If you’re a gardening enthusiast who loves spending a lot of time on gardening tasks, then this won’t be a problem for you. But if you’re a beginner or you want quick results, then it can be an obstacle.

You Have To Be Patient To See Results

Sometimes organic gardening can take more time to show you results, so it’s not a quick-fix solution in your garden.

This has been shown to be the case when it comes to organic fertilizers.

They don’t always release the nutrients your soil requires as quickly as you need them. This could cause you to reach for chemical fertilizers that work to improve your garden within a few days.

It’s also worth considering that sometimes the nutrient content in organic fertilizers can be less than what is found in chemical fertilizers.

That said, some organic products can have higher concentrations of various nutrients, so you have to work with your soil and find out what it needs so that you can give it the right nutrients.

How To Make Your Own Organic Fertilizer

Vegetable Organic Vegetables

If you’re still interested in organic gardening, a great first step to getting started is to make your own organic fertilizer.

Luckily, this doesn’t have to take a lot of time or be expensive.

Here are two easy recipes on how to make it by reusing scraps in your home so nothing has to go to waste, courtesy of Grow And Make.

Recipe 1: Organic Liquid Fertilizer From Veggie Scraps

What you’ll need:

  • Vegetable scraps
  • Epsom salt
  • Water
  • Bucket
  • Blender

How to make it:

  • Save cooked or raw veggie scraps, such as peels, but make sure to store them in the freezer until you’re ready to use them in this fertilizer recipe.
  • You can also save water from cooking, such as water that you’ve used to boil vegetables, as this is filled with nutrients.
  • Thaw out your veggie scraps and use a blender to give them a smooth consistency.
  • Put this liquid into a bucket, then add ½ a teaspoon of Epsom salt, and cooking water you’ve previously stored.
  • For every blender-full amount that you have, add another ½ teaspoon of the salt.
  • Once you’re done, give the bucket a good stir and leave it overnight.
  • The next day, you will add the liquid fertilizer you’ve made to a gallon of lukewarm water.
  • Mix it well and then add this to the base of your plants.

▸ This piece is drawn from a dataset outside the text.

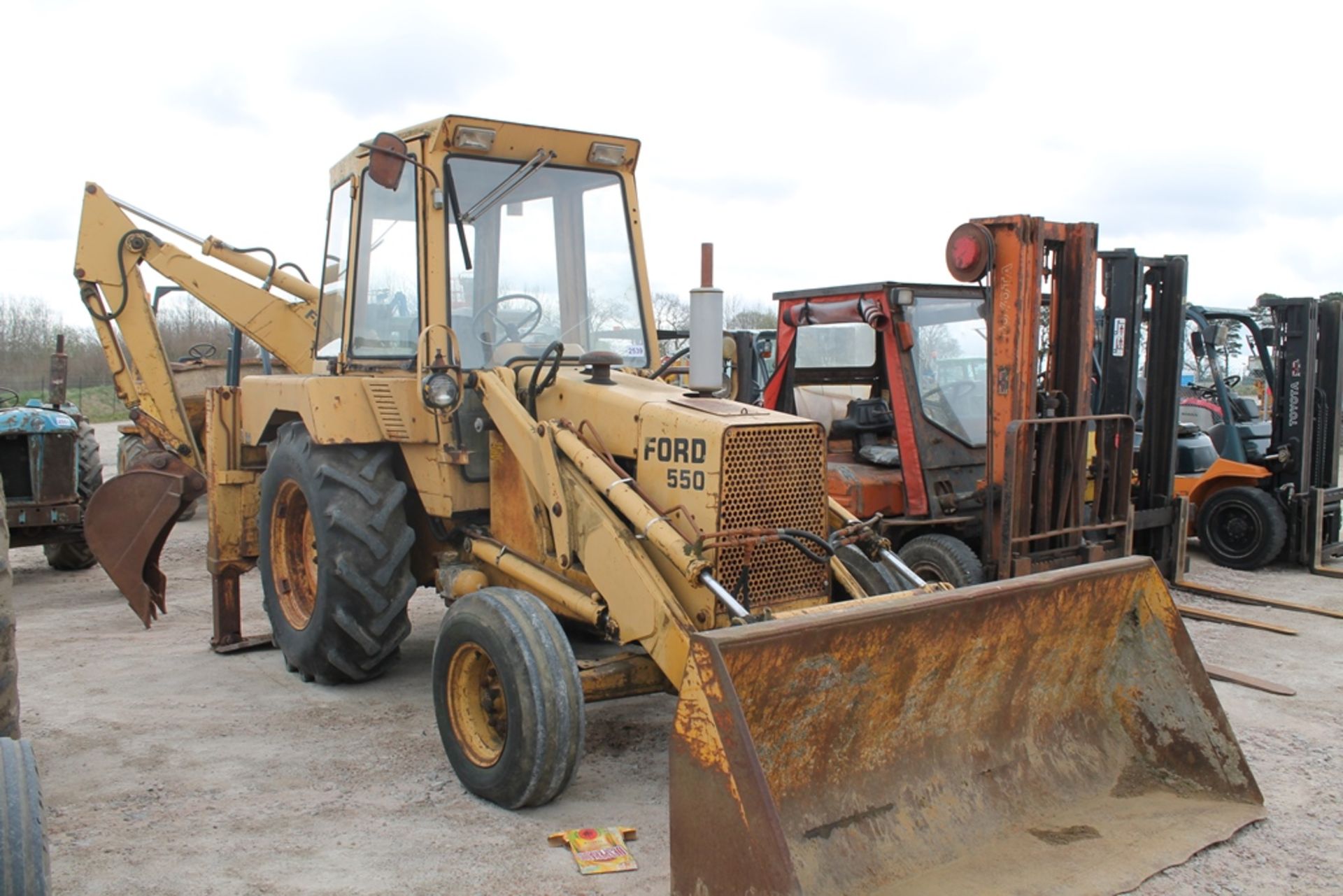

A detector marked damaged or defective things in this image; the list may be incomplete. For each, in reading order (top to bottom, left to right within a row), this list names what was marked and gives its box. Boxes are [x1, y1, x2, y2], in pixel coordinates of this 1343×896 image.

rusty loader bucket [84, 450, 203, 627]
rusty loader bucket [677, 557, 1265, 890]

Why Epsom salt is so good for plants: It helps flowers to bloom and even makes plants greener in color.

Epsom salt contains hydrated magnesium sulfate, which is important for plants to grow in healthy ways, as Gardening Know How reports.

Recipe 2: Organic Liquid Fertilizer From Yard Trimmings

Organic Liquid Fertilizer From Yard Trimming

What you’ll need:

  • Any yard trimmings, such as weeds and grass clippings
  • Bucket
  • Water

How to make it:

  • After you’ve collected the clippings, place them in a bucket.
  • Pour water into the bucket and leave the yard trimmings to steep in the water for about four weeks.
  • When that time is up, you can apply this fertilizer to your plants.

Tips For A Quick And Easy Organic Fertilizer If Your Plant Needs TLC

Although organic fertilizers generally need time to work, there are some natural ingredients you can use on plants when they’re in need of assistance, such as if their leaves have become yellow.

Since leaves absorb nutrients in a more direct way than soil, you can give the plant some fast nutrients when needed.

Spray a soluble organic fertilizer onto the leaves, and great examples of these are fish emulsion or seaweed extract, as Lohud reports. You can find both of these products on Amazon, such as this one.

Related Questions

When should you apply organic fertilizer to your garden?

Try to stick to fertilizing your soil with organic fertilizers a few weeks or even months before you want to plant things in it as this gives the nutrients a chance to work and get absorbed by the soil.

Are grass clippings good for the soil?

Grass Clippings as fertilizer

Yes – they contain a lot of nitrogen and potassium, both of which your plants need to be healthy, so it’s great to be able to use them in your garden instead of throwing them out and wasting them.


If you’re interested in the idea of organic gardening, it’s good to consider both the pros and cons of getting started.

We’ve outlined both in this article, as well as offered you tips on how to fertilize your garden the completely natural way.